Effect of m-3M3FBS on Ca2+ movement in PC3 human prostate cancer cells

The effect of 2,4,6-trimethyl-N-(meta-3-trifluoromethyl-phenyl)-benzenesulfonamide (m-3M3FBS), a presumed phospholipase C activator, on cytosolic free Ca2+ concentrations (Ca2+]i) in PC3 human prostate cancer cells is unclear. This study explored whether m-3M3FBS changed basal Ca2+]i levels in suspended PC3 cells by using fura-2 as a Ca2+-sensitive fluorescent dye. M-3M3FBS at concentrations between 10-50 microM increased Ca2+]i in a concentration-dependent manner. The Ca2+ signal was reduced by 60% by removing extracellular Ca2+. M-3M3FBS-induced Ca2+ influx was inhibited by the store-operated Ca2+ channel blockers nifedipine, econazole and SK&F96365, and by the phospholipase A2 inhibitor aristolochic acid.

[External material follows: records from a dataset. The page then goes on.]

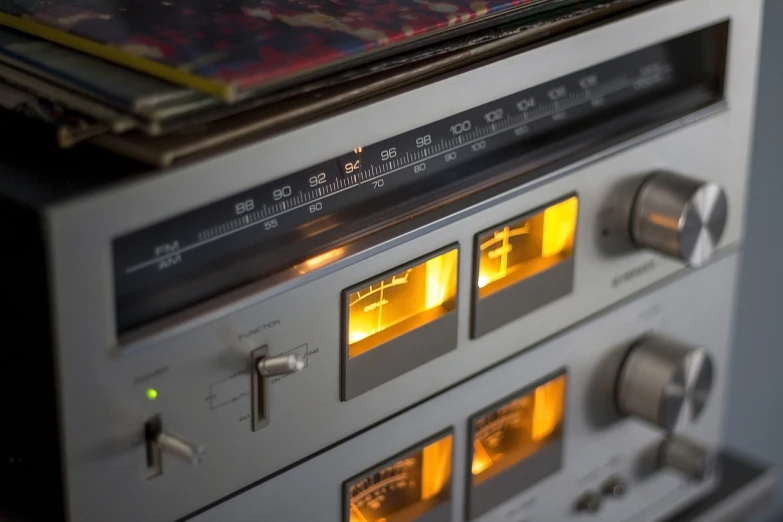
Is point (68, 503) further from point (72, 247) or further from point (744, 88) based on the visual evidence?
point (744, 88)

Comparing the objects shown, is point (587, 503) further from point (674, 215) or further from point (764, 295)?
point (764, 295)

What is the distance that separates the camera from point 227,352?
73cm

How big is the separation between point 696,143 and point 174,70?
54cm

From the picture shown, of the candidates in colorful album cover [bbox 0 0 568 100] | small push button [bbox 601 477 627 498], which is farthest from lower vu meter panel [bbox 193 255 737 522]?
colorful album cover [bbox 0 0 568 100]

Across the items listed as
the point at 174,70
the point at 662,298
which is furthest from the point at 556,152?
the point at 174,70

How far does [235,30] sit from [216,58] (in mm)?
63

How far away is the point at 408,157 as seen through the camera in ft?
2.70

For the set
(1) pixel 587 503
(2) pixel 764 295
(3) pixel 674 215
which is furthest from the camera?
(2) pixel 764 295

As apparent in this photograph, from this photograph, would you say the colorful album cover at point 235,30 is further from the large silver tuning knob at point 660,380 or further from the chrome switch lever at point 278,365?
the large silver tuning knob at point 660,380

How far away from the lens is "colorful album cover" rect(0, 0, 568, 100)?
69 cm

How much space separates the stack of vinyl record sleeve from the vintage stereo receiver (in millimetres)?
16

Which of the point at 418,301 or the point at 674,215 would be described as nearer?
the point at 418,301

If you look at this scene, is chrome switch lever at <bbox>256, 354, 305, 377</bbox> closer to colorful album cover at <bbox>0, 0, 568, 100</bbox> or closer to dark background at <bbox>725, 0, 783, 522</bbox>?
colorful album cover at <bbox>0, 0, 568, 100</bbox>

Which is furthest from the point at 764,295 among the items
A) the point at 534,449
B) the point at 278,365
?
the point at 278,365
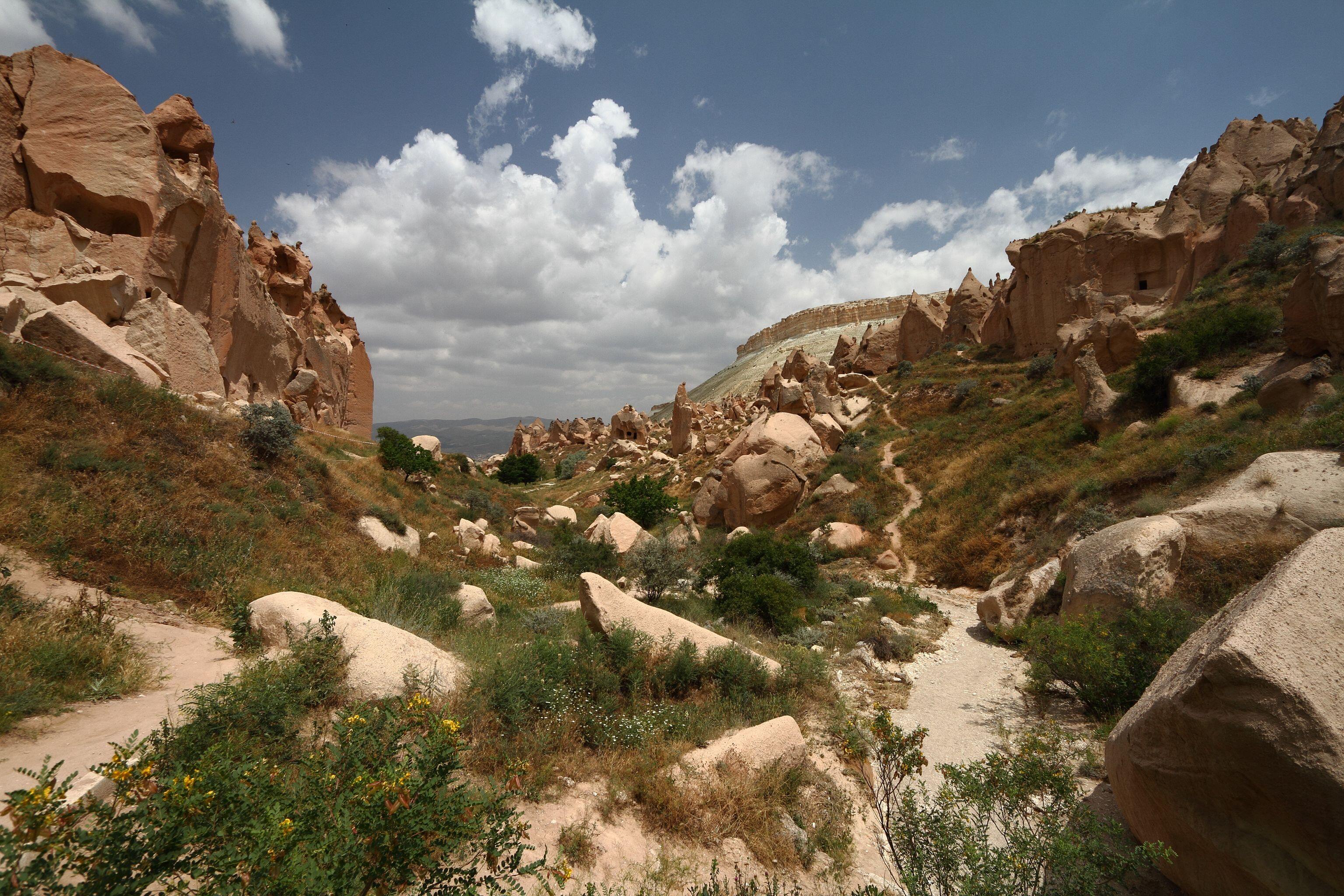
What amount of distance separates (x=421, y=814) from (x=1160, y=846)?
11.9ft

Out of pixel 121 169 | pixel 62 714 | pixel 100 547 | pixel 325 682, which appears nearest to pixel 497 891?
pixel 325 682

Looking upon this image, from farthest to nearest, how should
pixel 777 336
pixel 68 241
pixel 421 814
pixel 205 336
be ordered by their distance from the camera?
1. pixel 777 336
2. pixel 205 336
3. pixel 68 241
4. pixel 421 814

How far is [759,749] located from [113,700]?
477 centimetres

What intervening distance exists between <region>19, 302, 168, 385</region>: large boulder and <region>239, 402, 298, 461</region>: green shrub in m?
2.05

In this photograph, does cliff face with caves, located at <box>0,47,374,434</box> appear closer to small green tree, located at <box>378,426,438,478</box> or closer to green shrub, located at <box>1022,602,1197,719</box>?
small green tree, located at <box>378,426,438,478</box>

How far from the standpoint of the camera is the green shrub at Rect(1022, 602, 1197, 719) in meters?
5.21

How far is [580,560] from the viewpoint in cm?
1148

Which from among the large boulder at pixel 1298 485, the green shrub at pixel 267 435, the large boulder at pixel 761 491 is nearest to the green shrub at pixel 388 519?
the green shrub at pixel 267 435

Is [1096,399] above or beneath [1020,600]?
above

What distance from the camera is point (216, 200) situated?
14.7 m

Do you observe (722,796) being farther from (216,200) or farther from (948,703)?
(216,200)

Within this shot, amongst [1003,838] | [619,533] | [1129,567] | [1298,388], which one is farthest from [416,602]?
[1298,388]

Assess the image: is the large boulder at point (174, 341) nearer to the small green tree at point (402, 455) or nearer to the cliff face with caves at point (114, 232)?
the cliff face with caves at point (114, 232)

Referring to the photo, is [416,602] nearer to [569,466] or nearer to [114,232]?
[114,232]
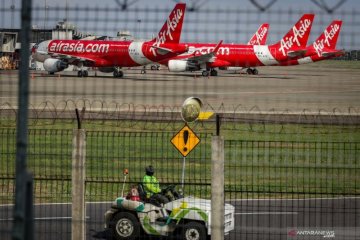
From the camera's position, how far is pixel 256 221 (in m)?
14.6

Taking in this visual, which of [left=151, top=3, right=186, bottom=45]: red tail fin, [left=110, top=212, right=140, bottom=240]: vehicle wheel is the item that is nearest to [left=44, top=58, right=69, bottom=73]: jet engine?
[left=110, top=212, right=140, bottom=240]: vehicle wheel

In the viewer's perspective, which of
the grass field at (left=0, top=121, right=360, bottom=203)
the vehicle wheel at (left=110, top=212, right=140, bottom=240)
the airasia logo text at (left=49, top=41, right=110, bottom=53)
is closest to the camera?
the vehicle wheel at (left=110, top=212, right=140, bottom=240)

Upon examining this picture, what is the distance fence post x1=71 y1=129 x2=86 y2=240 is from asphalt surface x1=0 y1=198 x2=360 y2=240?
1562 mm

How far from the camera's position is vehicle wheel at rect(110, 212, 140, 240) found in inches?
476

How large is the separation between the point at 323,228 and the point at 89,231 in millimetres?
3616

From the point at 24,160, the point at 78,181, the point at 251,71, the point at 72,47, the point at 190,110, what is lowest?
the point at 78,181

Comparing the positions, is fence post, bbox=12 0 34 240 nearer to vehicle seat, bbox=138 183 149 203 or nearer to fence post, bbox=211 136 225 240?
fence post, bbox=211 136 225 240

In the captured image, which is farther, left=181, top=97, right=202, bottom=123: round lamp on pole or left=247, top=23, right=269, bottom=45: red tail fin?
left=181, top=97, right=202, bottom=123: round lamp on pole

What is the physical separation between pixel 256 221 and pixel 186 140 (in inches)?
145

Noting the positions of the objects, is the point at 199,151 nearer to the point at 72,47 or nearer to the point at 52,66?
the point at 52,66

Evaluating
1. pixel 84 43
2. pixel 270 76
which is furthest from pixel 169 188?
pixel 84 43

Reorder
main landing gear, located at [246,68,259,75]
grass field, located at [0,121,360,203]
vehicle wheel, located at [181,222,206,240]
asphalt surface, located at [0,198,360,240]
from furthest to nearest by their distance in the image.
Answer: main landing gear, located at [246,68,259,75]
grass field, located at [0,121,360,203]
asphalt surface, located at [0,198,360,240]
vehicle wheel, located at [181,222,206,240]

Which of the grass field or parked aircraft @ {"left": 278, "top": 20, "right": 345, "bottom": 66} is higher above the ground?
parked aircraft @ {"left": 278, "top": 20, "right": 345, "bottom": 66}

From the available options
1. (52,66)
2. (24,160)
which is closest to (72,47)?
(52,66)
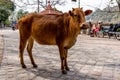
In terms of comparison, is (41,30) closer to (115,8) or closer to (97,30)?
(97,30)

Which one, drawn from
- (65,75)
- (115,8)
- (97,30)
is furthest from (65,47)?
(115,8)

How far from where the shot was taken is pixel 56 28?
8867 mm

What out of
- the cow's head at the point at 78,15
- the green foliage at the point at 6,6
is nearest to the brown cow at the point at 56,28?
the cow's head at the point at 78,15

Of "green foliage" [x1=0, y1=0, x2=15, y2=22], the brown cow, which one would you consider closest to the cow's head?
the brown cow

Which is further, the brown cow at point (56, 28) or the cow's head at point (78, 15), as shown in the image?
the brown cow at point (56, 28)

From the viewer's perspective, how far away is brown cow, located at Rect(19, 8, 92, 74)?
844cm

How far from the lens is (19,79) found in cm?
801

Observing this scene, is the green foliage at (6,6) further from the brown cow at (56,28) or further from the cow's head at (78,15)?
the cow's head at (78,15)

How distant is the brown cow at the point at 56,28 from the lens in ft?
27.7

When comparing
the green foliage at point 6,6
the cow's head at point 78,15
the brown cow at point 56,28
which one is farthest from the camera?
the green foliage at point 6,6

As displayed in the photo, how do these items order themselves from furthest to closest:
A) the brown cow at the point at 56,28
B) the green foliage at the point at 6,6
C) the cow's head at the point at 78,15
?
the green foliage at the point at 6,6, the brown cow at the point at 56,28, the cow's head at the point at 78,15

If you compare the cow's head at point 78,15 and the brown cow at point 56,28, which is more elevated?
the cow's head at point 78,15

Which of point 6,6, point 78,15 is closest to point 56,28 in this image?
point 78,15

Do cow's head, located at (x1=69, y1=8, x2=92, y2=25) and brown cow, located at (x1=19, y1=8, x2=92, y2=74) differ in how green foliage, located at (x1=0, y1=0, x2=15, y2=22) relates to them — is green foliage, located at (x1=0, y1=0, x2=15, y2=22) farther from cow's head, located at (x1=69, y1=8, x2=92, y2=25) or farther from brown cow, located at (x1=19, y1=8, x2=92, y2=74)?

In Ca2+-free medium, 30 microM m-3M3FBS pretreatment greatly inhibited the Ca2+]i rise induced by the endoplasmic reticulum Ca2+ pump inhibitor thapsigargin or BHQ. Conversely, pretreatment with thapsigargin, BHQ or cyclopiazonic acid reduced the major part of m-3M3FBS-induced Ca2+]i rise. Inhibition of phospholipase C with U73122 did not much alter m-3M3FBS-induced Ca2+]i rise. Collectively, in PC3 cells, m-3M3FBS induced Ca2+]i rises by causing phospholipase C-independent Ca2+ release from the endoplasmic reticulum and Ca2+ influx via store-operated Ca2+ channels.